Swift, in running his record to 9-5, allowed six hits and did not walk a batter. For the afternoon, the Pirates manufactured 21 hits and 36 total bases, which included eight extra-base hits. The 21-year-old Vaughan was in just his second big-league season. In addition to going 5-for-5 and hitting for the cycle, he reached base all six times, drove in five runs, and scored three. After batting .318 as a 20-year-old rookie in 1932, he finished the 1933 season with a .314 batting average and was well on his way to a Hall of Fame career. He again hit for the cycle on July 19, 1939, again going 5-for-5, this time against the New York Giants in the Polo Grounds.
Vaughan’s best season was with the Pirates in 1935 when he was batting .401 in mid-September before tailing off slightly to .385 to lead the league. He also led in walks (97), on-base percentage (.491), and slugging percentage (.607) while reaching career highs in home runs (19) and runs batted in (99). In 14 major-league seasons, Vaughan compiled a .318 batting average, making the National League All-Star team nine times. Tragically, he was killed in a boating accident in Northern California in 1952 when he was just 40 years old.7
The 1933 Pirates, despite having five future Hall of Famers in their lineup including Vaughan,8again finished in second place, this time five games behind the Giants. The excitement of a second consecutive pennant race must have been a nice diversion for the people of Pittsburgh from the depths of the Great Depression, but the team drew only 288,747 fans, fifth best in the National League.9
1Thurston had won 20 games with the Chicago White Sox as a 25-year-old in 1924 but had not come close to replicating that success. His career record was a respectable 89-86.
2Harold Parrott, “Pirates Beat Dodgers 15-3,” Brooklyn Daily Eagle, June 25, 1933: D1.
5One news report called Heimach “a good, game chap by standing up under 10 hits in pitching only one and one-third innings.” “Pirates Stop Losing Streak, Win 15-3,” Pittsburgh Press, June 25, 1933: Sports Section 1.The Brooklyn Eagle was not so charitable.
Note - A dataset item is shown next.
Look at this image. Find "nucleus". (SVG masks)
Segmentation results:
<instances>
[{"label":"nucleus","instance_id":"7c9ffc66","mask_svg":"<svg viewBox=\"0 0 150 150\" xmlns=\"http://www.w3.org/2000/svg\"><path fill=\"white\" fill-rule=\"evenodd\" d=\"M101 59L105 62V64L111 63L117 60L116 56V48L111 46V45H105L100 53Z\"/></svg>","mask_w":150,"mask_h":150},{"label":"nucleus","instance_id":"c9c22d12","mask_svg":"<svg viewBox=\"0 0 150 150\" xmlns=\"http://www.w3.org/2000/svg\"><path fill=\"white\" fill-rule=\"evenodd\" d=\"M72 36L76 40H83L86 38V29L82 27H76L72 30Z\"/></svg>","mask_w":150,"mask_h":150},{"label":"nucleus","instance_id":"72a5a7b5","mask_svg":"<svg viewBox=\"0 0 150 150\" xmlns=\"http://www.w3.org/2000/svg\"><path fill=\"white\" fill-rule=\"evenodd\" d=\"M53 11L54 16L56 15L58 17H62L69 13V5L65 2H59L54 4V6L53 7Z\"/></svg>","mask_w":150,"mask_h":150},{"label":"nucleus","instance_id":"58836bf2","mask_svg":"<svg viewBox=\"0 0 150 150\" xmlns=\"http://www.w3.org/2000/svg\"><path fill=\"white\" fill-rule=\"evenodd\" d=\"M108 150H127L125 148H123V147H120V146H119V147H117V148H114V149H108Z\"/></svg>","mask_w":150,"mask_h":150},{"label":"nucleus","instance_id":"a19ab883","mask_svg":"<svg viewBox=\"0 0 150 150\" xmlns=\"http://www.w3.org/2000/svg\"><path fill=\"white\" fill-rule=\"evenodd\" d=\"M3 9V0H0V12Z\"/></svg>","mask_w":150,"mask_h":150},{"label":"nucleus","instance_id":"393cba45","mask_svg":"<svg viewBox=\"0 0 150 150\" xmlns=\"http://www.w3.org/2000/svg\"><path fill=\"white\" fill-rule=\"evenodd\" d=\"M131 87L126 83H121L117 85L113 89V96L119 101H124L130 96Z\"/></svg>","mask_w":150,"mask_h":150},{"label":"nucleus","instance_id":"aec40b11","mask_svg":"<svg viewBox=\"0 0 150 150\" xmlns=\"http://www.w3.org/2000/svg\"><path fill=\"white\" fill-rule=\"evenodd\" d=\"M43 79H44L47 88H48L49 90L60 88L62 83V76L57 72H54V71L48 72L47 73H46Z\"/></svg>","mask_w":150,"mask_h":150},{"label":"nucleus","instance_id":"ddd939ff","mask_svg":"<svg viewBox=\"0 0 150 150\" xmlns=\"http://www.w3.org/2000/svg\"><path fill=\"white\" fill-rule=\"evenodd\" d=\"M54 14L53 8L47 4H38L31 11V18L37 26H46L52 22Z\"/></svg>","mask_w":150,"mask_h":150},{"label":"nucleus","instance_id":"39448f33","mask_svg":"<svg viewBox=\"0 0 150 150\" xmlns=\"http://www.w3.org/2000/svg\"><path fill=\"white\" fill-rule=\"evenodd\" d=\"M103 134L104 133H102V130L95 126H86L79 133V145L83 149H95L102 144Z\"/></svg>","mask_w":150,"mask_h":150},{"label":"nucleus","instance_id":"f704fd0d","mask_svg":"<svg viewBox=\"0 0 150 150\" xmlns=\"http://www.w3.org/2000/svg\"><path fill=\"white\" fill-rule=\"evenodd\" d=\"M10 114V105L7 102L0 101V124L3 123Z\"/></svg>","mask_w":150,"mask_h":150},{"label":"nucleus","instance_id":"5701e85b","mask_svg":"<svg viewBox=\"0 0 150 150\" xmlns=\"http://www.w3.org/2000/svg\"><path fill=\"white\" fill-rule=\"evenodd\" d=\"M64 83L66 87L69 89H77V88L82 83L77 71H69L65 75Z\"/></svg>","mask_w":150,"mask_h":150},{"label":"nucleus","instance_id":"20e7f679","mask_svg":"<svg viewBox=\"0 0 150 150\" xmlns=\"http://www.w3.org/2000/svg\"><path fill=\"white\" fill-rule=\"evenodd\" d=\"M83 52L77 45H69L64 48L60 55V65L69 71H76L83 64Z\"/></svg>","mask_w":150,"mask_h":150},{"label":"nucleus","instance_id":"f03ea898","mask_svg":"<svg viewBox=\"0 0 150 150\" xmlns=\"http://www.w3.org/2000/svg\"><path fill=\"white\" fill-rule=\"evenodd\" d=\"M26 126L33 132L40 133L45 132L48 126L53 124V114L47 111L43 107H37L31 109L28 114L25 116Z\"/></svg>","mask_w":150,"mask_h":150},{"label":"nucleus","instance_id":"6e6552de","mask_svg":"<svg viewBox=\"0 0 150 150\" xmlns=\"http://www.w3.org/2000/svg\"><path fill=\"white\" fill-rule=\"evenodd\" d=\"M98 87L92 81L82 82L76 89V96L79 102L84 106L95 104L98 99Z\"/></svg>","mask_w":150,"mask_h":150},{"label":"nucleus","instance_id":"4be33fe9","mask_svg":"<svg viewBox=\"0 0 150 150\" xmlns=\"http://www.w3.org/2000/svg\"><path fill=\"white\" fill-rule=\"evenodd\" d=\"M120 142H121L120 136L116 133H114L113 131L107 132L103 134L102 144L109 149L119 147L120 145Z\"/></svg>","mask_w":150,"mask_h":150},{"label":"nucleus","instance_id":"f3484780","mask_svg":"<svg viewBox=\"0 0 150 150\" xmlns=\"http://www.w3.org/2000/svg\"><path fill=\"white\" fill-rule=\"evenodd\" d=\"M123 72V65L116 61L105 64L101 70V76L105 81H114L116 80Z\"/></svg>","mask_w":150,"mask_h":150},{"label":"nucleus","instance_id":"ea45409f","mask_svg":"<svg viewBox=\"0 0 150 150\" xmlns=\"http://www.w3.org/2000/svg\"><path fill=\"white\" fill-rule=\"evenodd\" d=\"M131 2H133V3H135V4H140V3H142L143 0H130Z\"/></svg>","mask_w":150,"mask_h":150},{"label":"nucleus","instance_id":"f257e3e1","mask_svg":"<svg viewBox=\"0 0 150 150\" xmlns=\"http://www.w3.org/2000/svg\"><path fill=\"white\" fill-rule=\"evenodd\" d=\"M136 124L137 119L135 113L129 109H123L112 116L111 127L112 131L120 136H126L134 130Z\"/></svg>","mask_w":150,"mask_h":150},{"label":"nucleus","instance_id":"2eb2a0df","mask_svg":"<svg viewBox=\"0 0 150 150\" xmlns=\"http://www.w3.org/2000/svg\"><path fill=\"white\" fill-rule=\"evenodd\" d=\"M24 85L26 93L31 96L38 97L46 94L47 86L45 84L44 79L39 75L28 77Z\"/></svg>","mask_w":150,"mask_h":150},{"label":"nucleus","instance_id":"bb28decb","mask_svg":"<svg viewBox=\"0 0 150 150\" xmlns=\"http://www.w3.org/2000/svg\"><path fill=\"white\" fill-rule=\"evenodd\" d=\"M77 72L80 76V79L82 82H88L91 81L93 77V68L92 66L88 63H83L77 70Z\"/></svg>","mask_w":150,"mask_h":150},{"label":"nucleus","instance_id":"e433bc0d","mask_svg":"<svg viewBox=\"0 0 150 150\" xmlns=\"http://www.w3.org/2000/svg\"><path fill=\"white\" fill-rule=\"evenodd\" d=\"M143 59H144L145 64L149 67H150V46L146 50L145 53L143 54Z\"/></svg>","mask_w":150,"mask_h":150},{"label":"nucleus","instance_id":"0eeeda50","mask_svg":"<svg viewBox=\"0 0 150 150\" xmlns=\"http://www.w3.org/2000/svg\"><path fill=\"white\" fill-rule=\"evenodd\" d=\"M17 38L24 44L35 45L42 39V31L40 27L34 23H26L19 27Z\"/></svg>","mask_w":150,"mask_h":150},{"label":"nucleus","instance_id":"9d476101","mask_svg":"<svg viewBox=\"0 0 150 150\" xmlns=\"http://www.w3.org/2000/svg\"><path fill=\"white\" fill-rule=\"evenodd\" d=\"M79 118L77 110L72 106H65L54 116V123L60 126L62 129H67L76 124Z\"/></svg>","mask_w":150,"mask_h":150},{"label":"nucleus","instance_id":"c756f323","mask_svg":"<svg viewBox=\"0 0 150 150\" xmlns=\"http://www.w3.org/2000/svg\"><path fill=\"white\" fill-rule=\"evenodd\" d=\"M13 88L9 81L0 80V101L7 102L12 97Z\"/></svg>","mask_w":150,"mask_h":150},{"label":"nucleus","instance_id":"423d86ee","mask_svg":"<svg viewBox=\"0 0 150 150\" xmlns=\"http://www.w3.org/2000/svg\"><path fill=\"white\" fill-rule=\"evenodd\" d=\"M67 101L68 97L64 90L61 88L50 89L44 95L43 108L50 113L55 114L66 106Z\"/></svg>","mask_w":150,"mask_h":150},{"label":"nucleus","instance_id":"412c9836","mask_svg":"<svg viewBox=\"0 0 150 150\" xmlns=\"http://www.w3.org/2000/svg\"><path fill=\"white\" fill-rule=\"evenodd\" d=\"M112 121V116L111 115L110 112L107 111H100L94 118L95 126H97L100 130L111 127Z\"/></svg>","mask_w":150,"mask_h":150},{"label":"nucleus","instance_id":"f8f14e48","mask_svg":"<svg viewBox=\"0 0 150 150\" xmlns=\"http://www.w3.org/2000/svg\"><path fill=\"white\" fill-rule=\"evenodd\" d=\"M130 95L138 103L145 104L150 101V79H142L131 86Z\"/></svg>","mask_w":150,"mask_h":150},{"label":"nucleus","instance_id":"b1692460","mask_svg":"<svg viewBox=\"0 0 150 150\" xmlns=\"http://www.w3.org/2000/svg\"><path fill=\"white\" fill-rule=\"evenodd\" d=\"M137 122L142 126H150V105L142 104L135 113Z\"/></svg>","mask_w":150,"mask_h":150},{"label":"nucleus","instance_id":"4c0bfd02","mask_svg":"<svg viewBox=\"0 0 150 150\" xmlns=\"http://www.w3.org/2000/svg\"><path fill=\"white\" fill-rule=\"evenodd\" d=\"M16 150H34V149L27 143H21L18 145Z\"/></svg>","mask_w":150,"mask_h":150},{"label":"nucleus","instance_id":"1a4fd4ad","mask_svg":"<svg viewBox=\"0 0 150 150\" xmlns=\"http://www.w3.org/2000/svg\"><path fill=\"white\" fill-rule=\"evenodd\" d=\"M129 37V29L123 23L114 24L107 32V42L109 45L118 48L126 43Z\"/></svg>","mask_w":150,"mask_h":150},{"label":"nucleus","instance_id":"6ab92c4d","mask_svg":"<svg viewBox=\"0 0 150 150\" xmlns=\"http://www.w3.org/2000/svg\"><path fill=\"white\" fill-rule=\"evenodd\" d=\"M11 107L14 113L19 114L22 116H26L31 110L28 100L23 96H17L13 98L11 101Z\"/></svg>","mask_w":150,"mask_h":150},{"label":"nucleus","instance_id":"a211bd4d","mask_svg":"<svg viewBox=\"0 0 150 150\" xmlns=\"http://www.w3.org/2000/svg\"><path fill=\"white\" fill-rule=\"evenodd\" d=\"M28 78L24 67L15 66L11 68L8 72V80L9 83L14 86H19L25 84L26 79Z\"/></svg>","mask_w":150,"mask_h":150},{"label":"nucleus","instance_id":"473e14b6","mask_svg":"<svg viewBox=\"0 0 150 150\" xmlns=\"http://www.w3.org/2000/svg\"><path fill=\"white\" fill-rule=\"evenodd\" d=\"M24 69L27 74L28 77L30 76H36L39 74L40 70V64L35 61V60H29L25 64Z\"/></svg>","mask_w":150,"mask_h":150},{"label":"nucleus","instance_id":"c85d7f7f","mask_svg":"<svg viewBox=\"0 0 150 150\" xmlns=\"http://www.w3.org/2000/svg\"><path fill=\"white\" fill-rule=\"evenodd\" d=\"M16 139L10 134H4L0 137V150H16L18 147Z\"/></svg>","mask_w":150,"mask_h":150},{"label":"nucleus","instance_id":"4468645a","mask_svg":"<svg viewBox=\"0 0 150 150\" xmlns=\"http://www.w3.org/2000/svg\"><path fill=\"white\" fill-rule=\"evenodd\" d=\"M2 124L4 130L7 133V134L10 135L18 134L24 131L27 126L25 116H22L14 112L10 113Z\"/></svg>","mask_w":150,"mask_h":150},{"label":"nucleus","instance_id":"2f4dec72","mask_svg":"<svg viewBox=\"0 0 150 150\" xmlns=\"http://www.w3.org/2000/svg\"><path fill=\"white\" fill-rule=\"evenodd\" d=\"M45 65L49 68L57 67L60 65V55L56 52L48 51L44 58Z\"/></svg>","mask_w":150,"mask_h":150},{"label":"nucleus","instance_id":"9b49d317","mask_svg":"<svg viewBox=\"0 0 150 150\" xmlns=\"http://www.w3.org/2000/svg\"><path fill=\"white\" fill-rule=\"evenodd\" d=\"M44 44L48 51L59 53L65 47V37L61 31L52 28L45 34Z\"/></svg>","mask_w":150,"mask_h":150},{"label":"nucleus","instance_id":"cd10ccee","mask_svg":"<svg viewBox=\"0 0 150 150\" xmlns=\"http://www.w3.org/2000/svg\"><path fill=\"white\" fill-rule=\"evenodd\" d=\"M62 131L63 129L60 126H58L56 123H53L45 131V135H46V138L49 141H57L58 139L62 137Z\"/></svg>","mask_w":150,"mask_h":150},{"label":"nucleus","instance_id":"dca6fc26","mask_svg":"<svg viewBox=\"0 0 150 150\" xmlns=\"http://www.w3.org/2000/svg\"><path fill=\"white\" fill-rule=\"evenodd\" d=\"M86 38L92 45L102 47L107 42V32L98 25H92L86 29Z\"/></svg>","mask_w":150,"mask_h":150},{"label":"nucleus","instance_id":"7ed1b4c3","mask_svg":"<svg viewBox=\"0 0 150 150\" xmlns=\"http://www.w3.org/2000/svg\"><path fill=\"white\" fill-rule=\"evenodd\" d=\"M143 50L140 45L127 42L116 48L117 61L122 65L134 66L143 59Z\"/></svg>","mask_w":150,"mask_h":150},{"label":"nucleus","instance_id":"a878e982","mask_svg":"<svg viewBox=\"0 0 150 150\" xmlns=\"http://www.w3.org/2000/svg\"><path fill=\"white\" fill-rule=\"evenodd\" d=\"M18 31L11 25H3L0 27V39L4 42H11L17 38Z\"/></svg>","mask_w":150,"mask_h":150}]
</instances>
Its subheading for the game read, “Heimach, Massacred in Relief Role, Gives Up Eight Hits in One Inning.” A subheading in the middle of the game story read, “Heimach Luckily Escapes With Life,” Brooklyn Daily Eagle, June 25, 1933: D1.
6Heimach’s next outing, on July 17 also against the Pirates, was even worse. Relieving in the eighth inning of a game the Dodgers were losing 5-2, he gave up nine earned runs in one-third of an inning. At 32 he was at the end of the line of a journeyman career that spanned 13 seasons. Pitching for four teams, he finished with a lifetime record of 62-69 and an earned-run average of 4.46.
8The others were Pie Traynor, Freddie Lindstrom, Paul Waner, and Lloyd Waner.
9That figure means that the Pirates averaged about 3,750 fans a game without taking into account doubleheaders for which the Pirates charged only one admission. The Pirates had drawn almost the exact same number of fans (287,262) to their second-place finish in 1932.